= RAW RECORDS =
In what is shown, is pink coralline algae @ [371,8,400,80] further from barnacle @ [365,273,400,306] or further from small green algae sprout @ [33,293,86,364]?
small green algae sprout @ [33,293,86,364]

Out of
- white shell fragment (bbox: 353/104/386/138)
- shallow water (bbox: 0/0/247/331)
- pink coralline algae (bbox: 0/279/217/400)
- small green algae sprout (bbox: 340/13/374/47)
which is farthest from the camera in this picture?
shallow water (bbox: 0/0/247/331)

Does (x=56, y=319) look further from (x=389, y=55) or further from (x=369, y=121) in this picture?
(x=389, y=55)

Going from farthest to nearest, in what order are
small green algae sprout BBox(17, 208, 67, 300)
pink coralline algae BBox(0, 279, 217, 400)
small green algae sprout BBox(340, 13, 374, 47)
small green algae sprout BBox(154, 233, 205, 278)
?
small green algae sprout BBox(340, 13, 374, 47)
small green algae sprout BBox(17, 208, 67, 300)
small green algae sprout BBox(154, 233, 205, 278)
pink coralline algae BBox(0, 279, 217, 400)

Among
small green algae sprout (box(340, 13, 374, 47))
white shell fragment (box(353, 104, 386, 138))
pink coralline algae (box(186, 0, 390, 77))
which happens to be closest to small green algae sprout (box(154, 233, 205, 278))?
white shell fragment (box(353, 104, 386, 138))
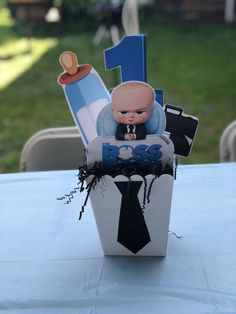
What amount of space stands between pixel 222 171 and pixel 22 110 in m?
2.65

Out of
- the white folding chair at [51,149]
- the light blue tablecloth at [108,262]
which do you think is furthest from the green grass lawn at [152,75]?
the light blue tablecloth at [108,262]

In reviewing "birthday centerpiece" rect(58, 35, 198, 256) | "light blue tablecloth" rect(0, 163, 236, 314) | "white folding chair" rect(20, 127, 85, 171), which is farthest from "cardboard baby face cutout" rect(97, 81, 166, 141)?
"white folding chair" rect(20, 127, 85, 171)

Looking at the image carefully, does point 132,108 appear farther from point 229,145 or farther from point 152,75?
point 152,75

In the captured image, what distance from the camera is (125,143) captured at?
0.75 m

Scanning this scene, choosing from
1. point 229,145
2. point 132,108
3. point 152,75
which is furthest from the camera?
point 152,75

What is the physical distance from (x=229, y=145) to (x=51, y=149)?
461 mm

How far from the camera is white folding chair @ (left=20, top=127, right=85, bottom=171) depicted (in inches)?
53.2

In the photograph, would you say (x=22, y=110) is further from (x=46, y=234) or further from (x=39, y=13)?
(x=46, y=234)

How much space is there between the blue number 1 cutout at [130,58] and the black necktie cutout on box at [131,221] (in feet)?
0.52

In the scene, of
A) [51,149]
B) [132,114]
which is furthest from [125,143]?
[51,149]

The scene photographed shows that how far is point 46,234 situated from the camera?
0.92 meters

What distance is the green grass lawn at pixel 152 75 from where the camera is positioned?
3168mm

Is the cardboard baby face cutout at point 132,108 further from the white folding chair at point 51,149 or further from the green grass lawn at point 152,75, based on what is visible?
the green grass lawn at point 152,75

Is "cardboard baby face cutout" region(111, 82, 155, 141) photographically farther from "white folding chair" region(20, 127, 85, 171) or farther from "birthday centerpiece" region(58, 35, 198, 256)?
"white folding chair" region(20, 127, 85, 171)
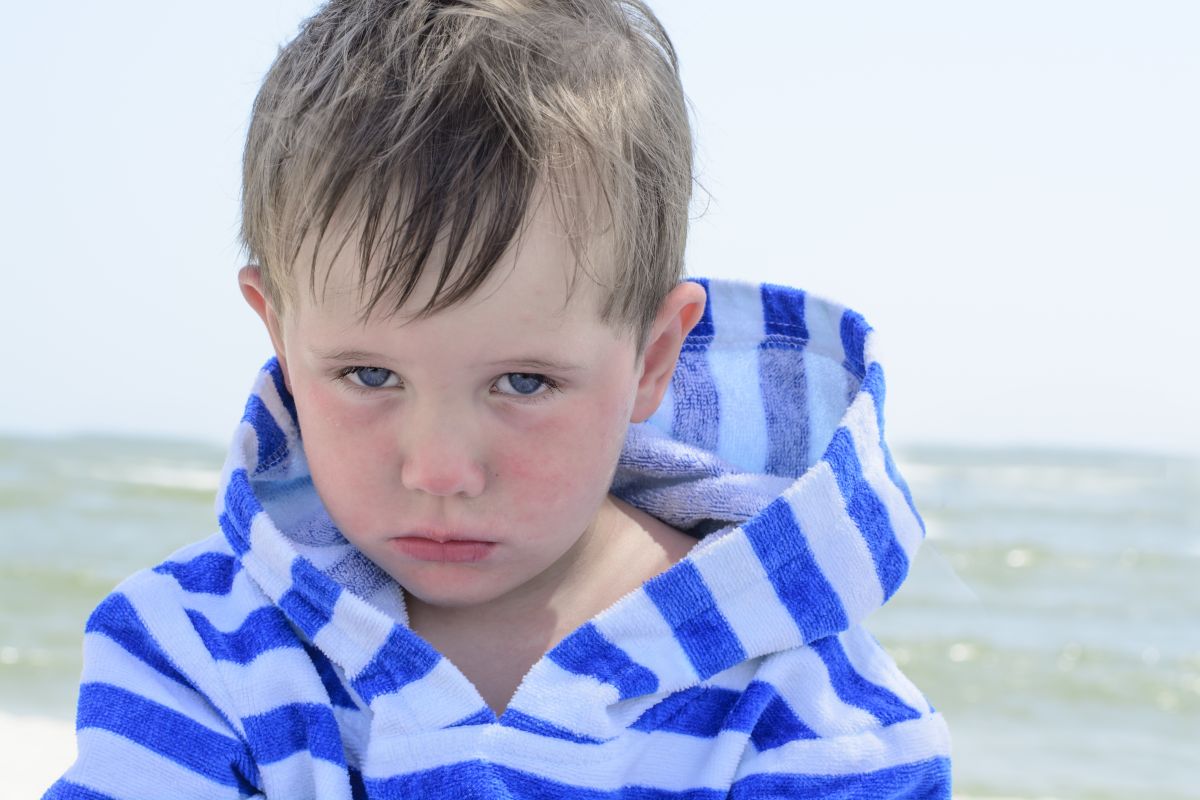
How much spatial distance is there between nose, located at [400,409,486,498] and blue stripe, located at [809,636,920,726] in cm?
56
* * *
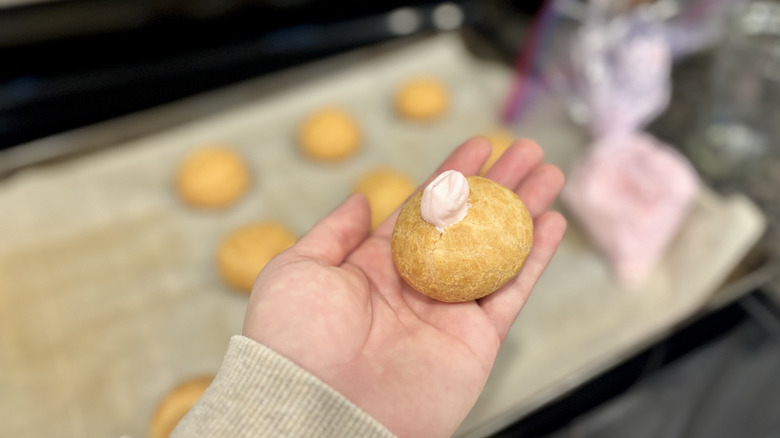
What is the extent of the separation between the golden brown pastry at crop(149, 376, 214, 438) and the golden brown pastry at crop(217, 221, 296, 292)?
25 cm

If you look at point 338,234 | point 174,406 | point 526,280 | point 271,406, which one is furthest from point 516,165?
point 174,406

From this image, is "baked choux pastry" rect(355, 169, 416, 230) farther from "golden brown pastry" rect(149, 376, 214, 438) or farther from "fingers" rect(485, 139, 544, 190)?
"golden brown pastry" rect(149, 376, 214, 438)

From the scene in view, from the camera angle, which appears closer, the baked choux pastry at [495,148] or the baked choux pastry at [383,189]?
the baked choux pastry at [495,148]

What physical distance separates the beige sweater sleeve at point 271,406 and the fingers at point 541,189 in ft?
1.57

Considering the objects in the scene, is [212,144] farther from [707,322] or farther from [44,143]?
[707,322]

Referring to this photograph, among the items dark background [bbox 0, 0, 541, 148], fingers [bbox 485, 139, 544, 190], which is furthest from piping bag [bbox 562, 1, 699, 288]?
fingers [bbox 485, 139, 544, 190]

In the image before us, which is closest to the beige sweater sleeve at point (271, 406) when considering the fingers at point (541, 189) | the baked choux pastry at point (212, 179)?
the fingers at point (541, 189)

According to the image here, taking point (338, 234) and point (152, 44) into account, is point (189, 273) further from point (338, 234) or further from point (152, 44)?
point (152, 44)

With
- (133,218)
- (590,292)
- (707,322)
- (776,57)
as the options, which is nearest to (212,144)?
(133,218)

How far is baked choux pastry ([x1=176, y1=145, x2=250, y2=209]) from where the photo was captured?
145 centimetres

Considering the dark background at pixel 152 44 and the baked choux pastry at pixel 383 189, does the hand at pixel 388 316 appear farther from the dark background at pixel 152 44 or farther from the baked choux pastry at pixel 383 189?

= SHORT TASK =
Filter the entries in both blocks above and copy every line that contains the word "grass". Case counts, so match only lines where the word appears with the same capitalization.

= SOLVED PROBLEM =
which do you think is furthest from the green grass lawn at [152,75]?
What distance is the green grass lawn at pixel 152 75 from where the camera is positioned?
Is the cardboard baby face cutout at point 132,108 further from the white folding chair at point 51,149 or further from the green grass lawn at point 152,75, based on what is visible?
the green grass lawn at point 152,75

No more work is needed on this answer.